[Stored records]

+++

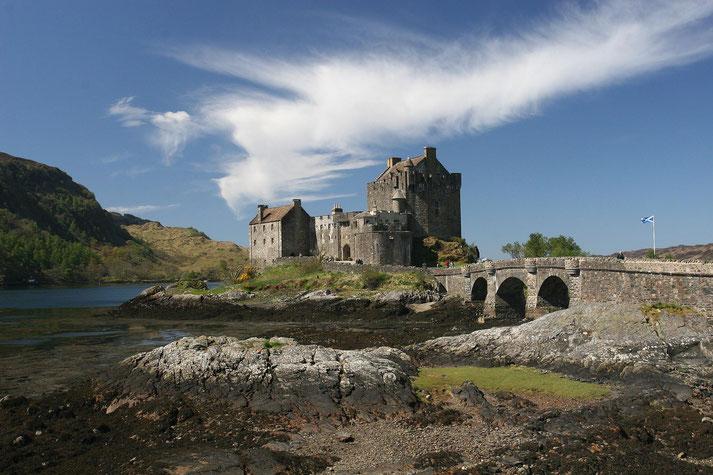 Eilean Donan Castle im Sonnenschein mit weißer Federwolke darüber. Eine Steinbrücke führt zur Schlossruine.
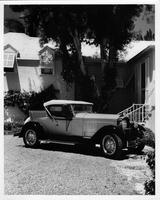 1929 Packard runabout, seven-eights left front view, top raised, parked in driveway, house in background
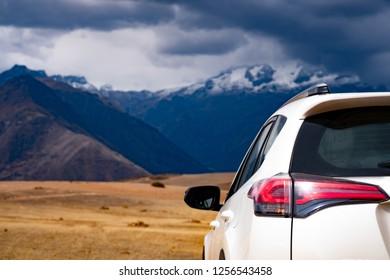 White car back view on mountanious Peru background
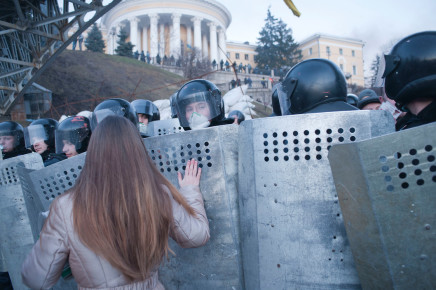 Kiev, Ukraine [Demonstrator praying for National Police. Maidan uprising. Kiev. Ukraine]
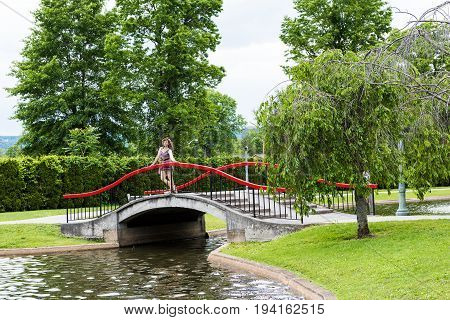Italian Lake Park in Harrisburg, the  capital city of Pennsylvania with young woman on red bridge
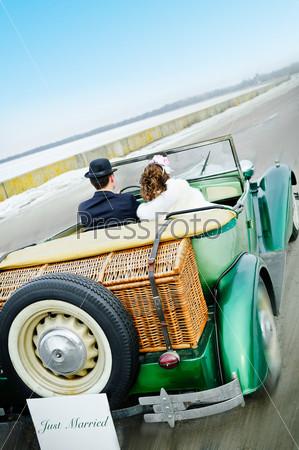 Молодожены в старинном свадебном автомобиле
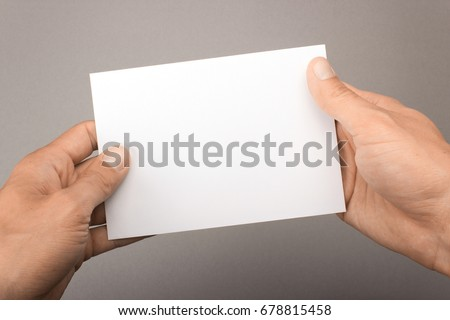 Blank postcard in hands on a gray background. Leaflet A6 mockup #678815458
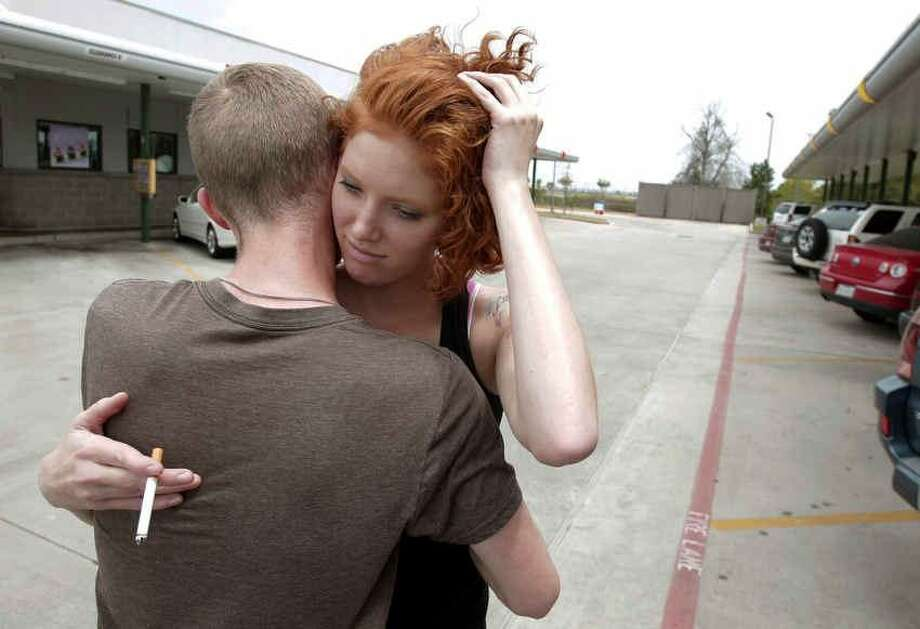 Cassie Foe hugs classmate Christian Wilson after leaving from the Cy-Fair campus of Lone Star Community College in Cypress, Texas, where she witnessed a man getting stabbed Tuesday, April 9, 2013. A student went on a building-to-building stabbing attack at the community college Tuesday, wounding at least 14 people before being subdued and arrested, authorities said. (AP Photo/Houston Chronicle, Melissa Phillip)  MANDATORY CREDIT Photo: ASSOCIATED PRESS / AP2013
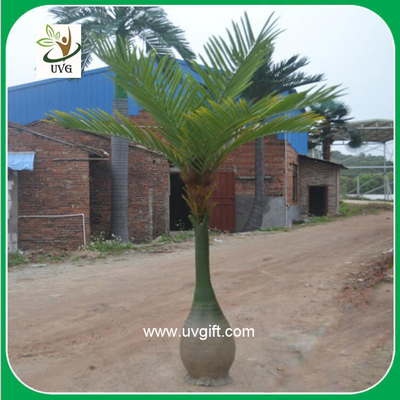 China UVG PTR020 artificial indoor decorative palm tree with unique trunk for hotel foyer decor supplier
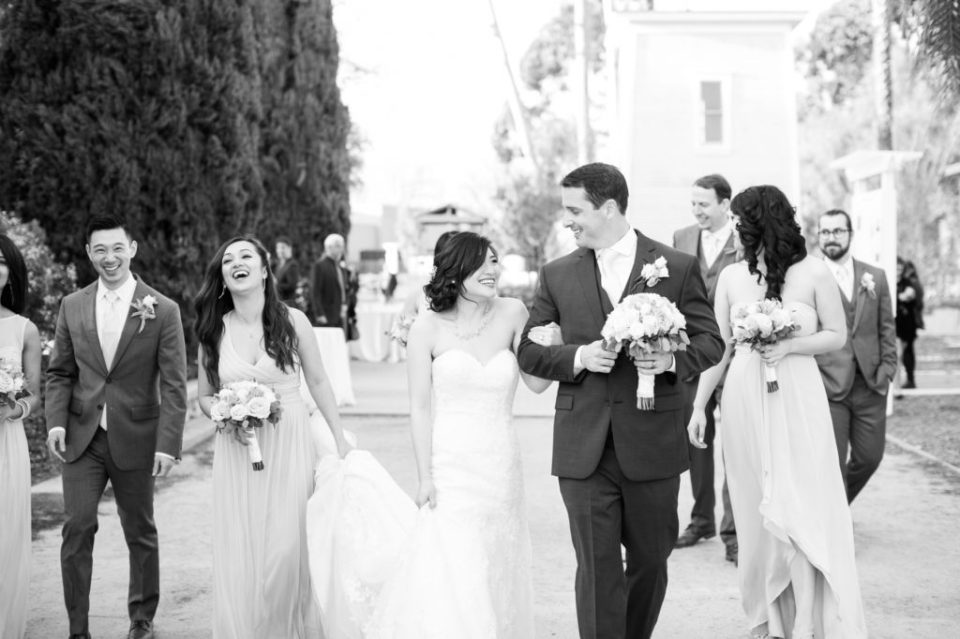 Bride and groom walking with their wedding party at Heritage Museum Orange County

+++

• _WHAT YOU ARE ASKED TO DO_
Set every entry down again exactly as written, and omit the images.

• _REPLY TO THE TASK_
 Eilean Donan Castle im Sonnenschein mit weißer Federwolke darüber. Eine Steinbrücke führt zur Schlossruine.
 1929 Packard runabout, seven-eights left front view, top raised, parked in driveway, house in background
 White car back view on mountanious Peru background
 Kiev, Ukraine [Demonstrator praying for National Police. Maidan uprising. Kiev. Ukraine]
Italian Lake Park in Harrisburg, the  capital city of Pennsylvania with young woman on red bridge
 Молодожены в старинном свадебном автомобиле
 Blank postcard in hands on a gray background. Leaflet A6 mockup #678815458
 Cassie Foe hugs classmate Christian Wilson after leaving from the Cy-Fair campus of Lone Star Community College in Cypress, Texas, where she witnessed a man getting stabbed Tuesday, April 9, 2013. A student went on a building-to-building stabbing attack at the community college Tuesday, wounding at least 14 people before being subdued and arrested, authorities said. (AP Photo/Houston Chronicle, Melissa Phillip)  MANDATORY CREDIT Photo: ASSOCIATED PRESS / AP2013
 China UVG PTR020 artificial indoor decorative palm tree with unique trunk for hotel foyer decor supplier
 Bride and groom walking with their wedding party at Heritage Museum Orange County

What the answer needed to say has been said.